Abstract

The ultrasonic morphology of the carotid artery following 55 endarterectomies in 50 patients was systematically studied using a high resolution ultrasound duplex system. The typical findings were: At the site of endarterectomy the new vessel wall showed: lack of the "sonographic tunica intima"; the thickness of the vessel wall was reduced with less pronounced ultrasonic structure compared with healthy subjects; the surface toward the lumen was less smooth; "ultrasonically soft" thrombotic layers with irregular surface, individual distribution (sometimes only spots) and thickness (0.5 to 4.0 mm) were seen in the majority of patients. The edge of the tunica intima was always visible in the common carotid (edge of endarterectomy), whereas in the internal carotid artery there was often an interference of the jaw. The change of caliber at the site of the edge of the tunica intima was dependant on the thickness of the "sonographic intima" as well as on the layer of the vessel wall in which endarterectomy was done.

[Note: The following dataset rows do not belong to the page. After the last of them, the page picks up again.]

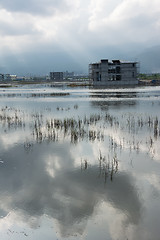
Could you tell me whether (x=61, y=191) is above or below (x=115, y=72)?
below

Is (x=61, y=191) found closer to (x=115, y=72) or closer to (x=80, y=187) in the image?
(x=80, y=187)

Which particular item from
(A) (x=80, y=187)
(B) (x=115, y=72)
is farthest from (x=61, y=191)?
(B) (x=115, y=72)

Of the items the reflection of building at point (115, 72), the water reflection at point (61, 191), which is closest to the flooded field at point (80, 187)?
the water reflection at point (61, 191)

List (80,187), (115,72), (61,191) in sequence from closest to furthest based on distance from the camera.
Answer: (61,191) < (80,187) < (115,72)

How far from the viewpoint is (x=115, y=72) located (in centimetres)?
10144

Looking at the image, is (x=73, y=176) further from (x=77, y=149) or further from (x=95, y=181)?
(x=77, y=149)

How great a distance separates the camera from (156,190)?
959 cm

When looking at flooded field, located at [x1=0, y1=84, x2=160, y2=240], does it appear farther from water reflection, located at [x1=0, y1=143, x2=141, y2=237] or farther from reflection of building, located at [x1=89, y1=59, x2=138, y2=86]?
reflection of building, located at [x1=89, y1=59, x2=138, y2=86]

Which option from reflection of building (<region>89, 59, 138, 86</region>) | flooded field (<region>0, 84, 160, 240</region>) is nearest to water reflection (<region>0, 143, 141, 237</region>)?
flooded field (<region>0, 84, 160, 240</region>)

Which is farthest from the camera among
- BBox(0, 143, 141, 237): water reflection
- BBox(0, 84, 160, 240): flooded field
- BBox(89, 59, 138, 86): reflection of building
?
BBox(89, 59, 138, 86): reflection of building

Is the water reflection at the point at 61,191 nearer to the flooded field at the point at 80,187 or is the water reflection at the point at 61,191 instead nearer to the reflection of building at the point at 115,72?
the flooded field at the point at 80,187

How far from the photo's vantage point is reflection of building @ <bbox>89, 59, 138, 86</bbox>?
9900 centimetres

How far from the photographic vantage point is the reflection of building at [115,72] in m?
99.0

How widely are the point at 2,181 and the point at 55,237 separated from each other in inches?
194
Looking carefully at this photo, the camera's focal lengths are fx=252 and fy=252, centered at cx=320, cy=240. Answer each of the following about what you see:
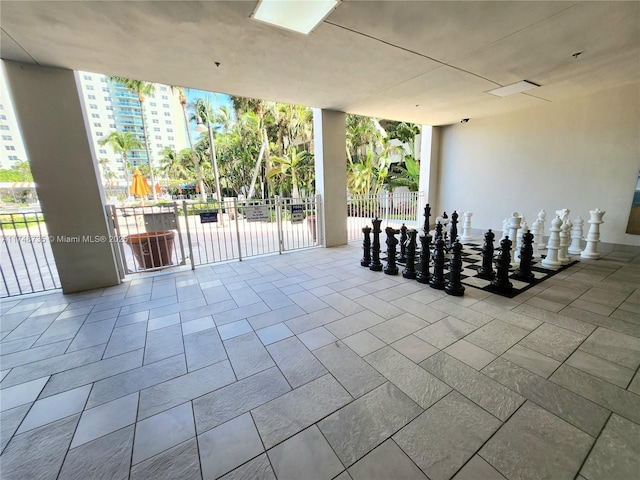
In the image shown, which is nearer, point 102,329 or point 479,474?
point 479,474

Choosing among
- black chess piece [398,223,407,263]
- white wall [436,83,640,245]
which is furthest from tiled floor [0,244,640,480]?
white wall [436,83,640,245]

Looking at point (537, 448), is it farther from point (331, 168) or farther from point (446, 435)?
point (331, 168)

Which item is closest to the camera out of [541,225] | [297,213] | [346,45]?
[346,45]

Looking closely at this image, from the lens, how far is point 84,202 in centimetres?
354

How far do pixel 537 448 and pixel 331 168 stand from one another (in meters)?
5.10

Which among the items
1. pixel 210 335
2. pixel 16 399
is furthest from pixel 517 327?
pixel 16 399

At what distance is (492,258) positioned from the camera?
3.55 metres

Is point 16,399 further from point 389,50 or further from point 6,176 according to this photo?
point 6,176

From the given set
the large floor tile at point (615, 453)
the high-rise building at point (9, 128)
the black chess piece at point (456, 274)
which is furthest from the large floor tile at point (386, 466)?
the high-rise building at point (9, 128)

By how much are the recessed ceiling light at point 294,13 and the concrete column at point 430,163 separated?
5666mm

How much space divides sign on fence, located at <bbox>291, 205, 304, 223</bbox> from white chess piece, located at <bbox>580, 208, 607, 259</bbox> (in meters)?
5.15

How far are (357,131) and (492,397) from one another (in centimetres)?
1109

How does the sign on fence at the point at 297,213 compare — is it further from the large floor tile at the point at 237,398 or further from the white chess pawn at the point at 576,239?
the white chess pawn at the point at 576,239

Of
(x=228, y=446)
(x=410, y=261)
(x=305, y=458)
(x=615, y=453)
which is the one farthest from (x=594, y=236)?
(x=228, y=446)
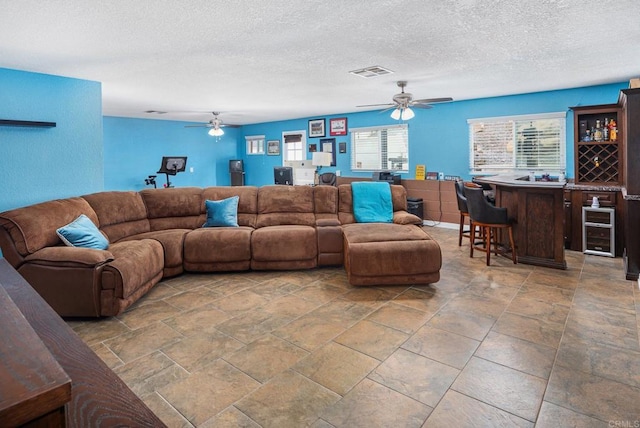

At the site of arterial clamping intramural haematomas, lesions of the tunica intima with thrombotic layers causing some stenosis were observed after 9 of 55 procedures. Vascular sutures were always visible as bright spots. A "normalisation" of the pulsatory motion of the vessel wall as well as "normalisation" of local flow patterns could be seen in dependence on the morphological "normalisation". The soft thrombotic layers of the new vessel wall were especially pronounced at sites of incomplete endarterectomy, in one case with change of the vessel geometry and in another case were the opposite carotid was operated on 3 days later. Obviously, a short phase of high instability of the endarterectomy site (3 days, development of the platelet-fibrin layer) is followed by a period of relative instability of the new vessel wall, which lasted for 4 to 8 weeks. In 5 patients with central neurological deficits following surgery, especially pronounced soft thrombotic layers of the new vessel wall including 2 complete occlusions and 1 near-occlusion were observed.